Yes, the fact that the CoM hits the ground is no guarantee that the two fragments will hit the ground at the same time.

So, what was wrong in my logic presented in post#27? I am still trying to figure out where in my logic I overlooked some other facts.

I am unable to come up with a scenario/example where they do not hit the ground simultaneously.

From my logic in post#27, it would automatically follow that the vertical part starts with 0 initial velocity and the other part starts with horizontal velocity, since only then would the fragments reach the ground at the same time as com of whole mass.

 

[Steve4Physics]

So, what was wrong in my logic presented in post#27? I am still trying to figure out where in my logic I overlooked some other facts.

A = vertically falling fragment (say with non-zero intial vertical velocity).
B = other fragment.

I think the fact that you overlooked in Post #27 is that if A hits the ground first, a new external force acts on A. As a result, the CoM no longer follows its original trajectory.

For the CoM to follow its original trajectory, we need (for example) a deep hole in the ground - so A continues (in free fall) down the hole.
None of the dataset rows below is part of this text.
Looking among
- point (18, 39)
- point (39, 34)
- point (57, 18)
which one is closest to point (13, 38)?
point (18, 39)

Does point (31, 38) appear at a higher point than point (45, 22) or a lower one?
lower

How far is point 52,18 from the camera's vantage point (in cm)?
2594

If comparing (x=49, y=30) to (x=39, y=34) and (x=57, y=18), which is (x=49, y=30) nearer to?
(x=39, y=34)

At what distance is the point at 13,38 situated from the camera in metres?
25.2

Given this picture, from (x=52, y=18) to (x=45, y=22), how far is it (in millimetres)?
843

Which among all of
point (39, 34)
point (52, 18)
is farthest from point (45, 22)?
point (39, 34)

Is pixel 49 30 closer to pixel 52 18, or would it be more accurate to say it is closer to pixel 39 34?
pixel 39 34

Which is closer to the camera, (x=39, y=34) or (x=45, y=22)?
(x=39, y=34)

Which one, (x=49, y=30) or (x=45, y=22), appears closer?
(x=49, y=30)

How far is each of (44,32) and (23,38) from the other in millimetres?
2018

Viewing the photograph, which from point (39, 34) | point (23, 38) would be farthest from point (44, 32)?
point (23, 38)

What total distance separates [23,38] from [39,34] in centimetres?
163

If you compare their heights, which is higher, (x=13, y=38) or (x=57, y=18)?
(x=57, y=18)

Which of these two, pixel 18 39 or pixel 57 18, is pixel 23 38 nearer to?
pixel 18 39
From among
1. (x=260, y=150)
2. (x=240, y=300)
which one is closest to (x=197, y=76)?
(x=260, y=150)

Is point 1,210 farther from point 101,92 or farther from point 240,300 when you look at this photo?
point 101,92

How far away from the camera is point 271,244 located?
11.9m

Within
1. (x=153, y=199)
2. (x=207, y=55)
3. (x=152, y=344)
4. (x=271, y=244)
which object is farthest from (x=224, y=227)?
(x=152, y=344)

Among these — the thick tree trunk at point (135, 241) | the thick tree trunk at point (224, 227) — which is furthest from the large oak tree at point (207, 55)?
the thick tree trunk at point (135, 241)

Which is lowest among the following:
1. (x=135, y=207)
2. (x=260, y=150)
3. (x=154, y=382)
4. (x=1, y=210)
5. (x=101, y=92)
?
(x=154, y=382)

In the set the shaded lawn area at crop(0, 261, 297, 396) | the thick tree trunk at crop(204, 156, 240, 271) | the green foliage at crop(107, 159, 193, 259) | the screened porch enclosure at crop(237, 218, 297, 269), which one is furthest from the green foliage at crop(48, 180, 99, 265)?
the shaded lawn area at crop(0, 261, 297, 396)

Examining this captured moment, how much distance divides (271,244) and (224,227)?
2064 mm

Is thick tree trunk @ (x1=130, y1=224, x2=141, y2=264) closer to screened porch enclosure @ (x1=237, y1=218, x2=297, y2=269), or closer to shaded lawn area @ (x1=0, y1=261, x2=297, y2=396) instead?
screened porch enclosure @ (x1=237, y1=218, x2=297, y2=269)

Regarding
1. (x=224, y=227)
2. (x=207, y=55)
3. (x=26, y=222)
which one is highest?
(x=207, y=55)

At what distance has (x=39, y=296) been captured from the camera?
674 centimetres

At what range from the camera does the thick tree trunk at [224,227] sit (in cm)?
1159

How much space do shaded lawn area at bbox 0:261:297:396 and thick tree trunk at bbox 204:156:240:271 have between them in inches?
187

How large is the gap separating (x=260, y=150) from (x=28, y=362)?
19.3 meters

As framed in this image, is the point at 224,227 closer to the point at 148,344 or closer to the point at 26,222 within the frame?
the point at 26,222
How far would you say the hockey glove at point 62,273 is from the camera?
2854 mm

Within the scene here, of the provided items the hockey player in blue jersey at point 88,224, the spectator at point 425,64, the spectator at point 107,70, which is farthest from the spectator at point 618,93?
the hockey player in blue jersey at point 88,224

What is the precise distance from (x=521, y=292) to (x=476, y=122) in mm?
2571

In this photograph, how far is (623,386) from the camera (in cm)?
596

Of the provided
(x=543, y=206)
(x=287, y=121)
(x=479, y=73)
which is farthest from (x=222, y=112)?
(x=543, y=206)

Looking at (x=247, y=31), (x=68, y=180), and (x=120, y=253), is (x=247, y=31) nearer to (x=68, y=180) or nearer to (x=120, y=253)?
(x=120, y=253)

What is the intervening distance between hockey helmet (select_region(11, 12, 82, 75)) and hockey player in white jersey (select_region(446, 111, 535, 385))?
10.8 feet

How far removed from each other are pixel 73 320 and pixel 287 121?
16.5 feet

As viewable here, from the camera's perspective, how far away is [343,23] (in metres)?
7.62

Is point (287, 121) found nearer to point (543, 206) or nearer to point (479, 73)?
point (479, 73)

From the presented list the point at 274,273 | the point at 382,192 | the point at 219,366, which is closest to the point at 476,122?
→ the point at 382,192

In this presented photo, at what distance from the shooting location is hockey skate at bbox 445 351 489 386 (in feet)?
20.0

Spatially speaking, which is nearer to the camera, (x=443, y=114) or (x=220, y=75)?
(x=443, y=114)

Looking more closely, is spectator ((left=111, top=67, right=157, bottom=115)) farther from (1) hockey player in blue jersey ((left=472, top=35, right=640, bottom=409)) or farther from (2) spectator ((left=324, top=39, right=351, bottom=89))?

Then no new extenal force acts on A while B is also in free fall.

 

[vcsharp2003]

I think the fact that you overlooked in Post #27 is that if A hits the ground first, a new external force acts on A. As a result, the CoM no longer follows its original trajectory.

And above would happen only if fragment A would explode off with a non-zero vertical velocity. Is that correct?